Read These January Book Releases Over Winter Term

As finals week approaches, I’m spending most of my procrastination time thinking about reading. No, not reading and taking notes that will be graded based on completion or reading and writing a six-to-eight-page essay, but reading for fun. What a novelty!

By this time next week, after I’ve submitted all my final papers, completed all my problem sets, and thrown away my study guides, I will be curled up in my favorite chair in my bedroom, reading for myself. This past semester, I’ve had to work harder and longer than I ever have before, so I need a break from dense, old writing. I want something fresh and exciting, something unlike anything I’ve ever read before. Below, I’ve come up with a few January book releases that I’m looking forward to digging into over Winter Term.

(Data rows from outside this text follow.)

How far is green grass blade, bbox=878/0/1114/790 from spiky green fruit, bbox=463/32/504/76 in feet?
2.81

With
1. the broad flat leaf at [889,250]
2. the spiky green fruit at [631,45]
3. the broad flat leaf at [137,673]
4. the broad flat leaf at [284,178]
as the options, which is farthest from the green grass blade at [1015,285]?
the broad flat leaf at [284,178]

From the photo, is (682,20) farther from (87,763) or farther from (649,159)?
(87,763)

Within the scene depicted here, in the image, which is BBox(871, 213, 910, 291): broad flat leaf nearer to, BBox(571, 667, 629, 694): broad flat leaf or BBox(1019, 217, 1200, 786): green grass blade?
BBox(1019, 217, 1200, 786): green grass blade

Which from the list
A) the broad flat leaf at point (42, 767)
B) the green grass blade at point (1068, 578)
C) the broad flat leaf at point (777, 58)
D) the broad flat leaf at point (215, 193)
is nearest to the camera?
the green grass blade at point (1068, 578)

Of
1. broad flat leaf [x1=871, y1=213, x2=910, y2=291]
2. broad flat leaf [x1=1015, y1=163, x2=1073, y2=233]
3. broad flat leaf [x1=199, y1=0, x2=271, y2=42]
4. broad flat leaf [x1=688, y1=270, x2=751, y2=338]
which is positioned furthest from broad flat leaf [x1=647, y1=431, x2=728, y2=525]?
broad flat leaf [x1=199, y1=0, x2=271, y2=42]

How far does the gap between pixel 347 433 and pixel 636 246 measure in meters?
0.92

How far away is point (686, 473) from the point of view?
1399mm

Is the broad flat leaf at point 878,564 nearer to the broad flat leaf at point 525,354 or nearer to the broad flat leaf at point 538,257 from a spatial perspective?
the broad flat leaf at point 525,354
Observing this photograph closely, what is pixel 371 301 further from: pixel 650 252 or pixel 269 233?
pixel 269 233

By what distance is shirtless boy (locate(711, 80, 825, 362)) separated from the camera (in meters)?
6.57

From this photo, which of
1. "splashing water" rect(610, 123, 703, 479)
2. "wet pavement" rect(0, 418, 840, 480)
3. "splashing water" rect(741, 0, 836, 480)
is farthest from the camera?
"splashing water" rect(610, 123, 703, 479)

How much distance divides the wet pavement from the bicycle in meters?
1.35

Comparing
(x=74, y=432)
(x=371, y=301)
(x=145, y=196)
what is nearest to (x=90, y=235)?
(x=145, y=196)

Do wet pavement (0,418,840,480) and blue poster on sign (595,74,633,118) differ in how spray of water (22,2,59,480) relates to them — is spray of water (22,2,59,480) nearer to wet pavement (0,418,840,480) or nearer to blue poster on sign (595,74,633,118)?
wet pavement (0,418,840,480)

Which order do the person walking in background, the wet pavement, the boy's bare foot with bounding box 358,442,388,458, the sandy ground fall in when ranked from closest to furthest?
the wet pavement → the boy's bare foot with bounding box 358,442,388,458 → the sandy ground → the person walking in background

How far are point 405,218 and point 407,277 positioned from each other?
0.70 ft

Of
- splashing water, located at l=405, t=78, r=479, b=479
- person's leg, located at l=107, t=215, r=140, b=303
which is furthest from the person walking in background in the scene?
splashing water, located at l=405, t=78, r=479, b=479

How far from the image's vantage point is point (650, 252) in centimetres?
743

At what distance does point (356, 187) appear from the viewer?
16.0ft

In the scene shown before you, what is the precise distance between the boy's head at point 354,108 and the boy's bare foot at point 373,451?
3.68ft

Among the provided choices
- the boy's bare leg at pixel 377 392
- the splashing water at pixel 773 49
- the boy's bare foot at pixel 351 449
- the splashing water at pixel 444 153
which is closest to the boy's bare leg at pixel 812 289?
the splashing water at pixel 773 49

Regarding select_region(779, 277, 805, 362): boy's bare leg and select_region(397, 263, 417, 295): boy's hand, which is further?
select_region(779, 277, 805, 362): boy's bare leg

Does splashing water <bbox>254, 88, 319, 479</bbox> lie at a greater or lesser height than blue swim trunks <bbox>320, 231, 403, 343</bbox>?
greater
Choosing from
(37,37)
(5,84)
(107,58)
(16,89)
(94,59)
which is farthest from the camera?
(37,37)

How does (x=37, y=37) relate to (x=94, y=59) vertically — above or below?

First on this list is Hanya Yanagihara’s To Paradise, which was released on Jan. 11 and follows three narratives set in different American dystopias. The first begins in 1893, as a young aristocrat rejects an arranged marriage when he falls for a penniless music teacher; the second takes place in 1993, when a Hawaiian paralegal hides his dark past from his older lover; and the third opens in 2093, as a woman living in a totalitarian New York investigates each of the men she has ever loved. I read Yanagihara’s 800-page novel A Little Life in three days, so I’m expecting a lot from To Paradise

I’m also really excited to get my hands on Xochitl Gonzalez’ novel Olga Dies Dreaming, which was published on Jan. 4. Touching on the origins and extinction of the American dream, the book follows Olga and Prieto Acevedo, two Brooklyn-born children of Puerto Rican revolutionaries. Now, the siblings are living successful but fragmented lives in their increasingly gentrified borough. From reading the back sleeve, it’s clear the novel will examine the complex, raw relationships between each of the characters, asking fundamental questions about how to live meaningfully and thoughtfully in communities rife with inequality. While I’m certainly looking forward to reading this novel, I’m also excited for its serialized Hulu adaptation starring Aubrey Plaza, which is set to arrive later this year.

I’ve been anticipating the release of this last book for a really long time, eyeing the cover on BookTok and randomly seeing interviews with the author on various news platforms. Jessamine Chan’s explosive debut novel The School for Good Mothers follows one young mother, Frida Liu, as she fights for the custody of her child, Harriet. Published on Jan. 4, this poignant commentary deals with issues of government surveillance, systemic violence, and classism, ultimately offering a chilling critique on motherhood in the modern world. 

As the semester finally comes to a close, these books are waiting for me on the other side. I hope I’ve given you a little bit of reading inspiration!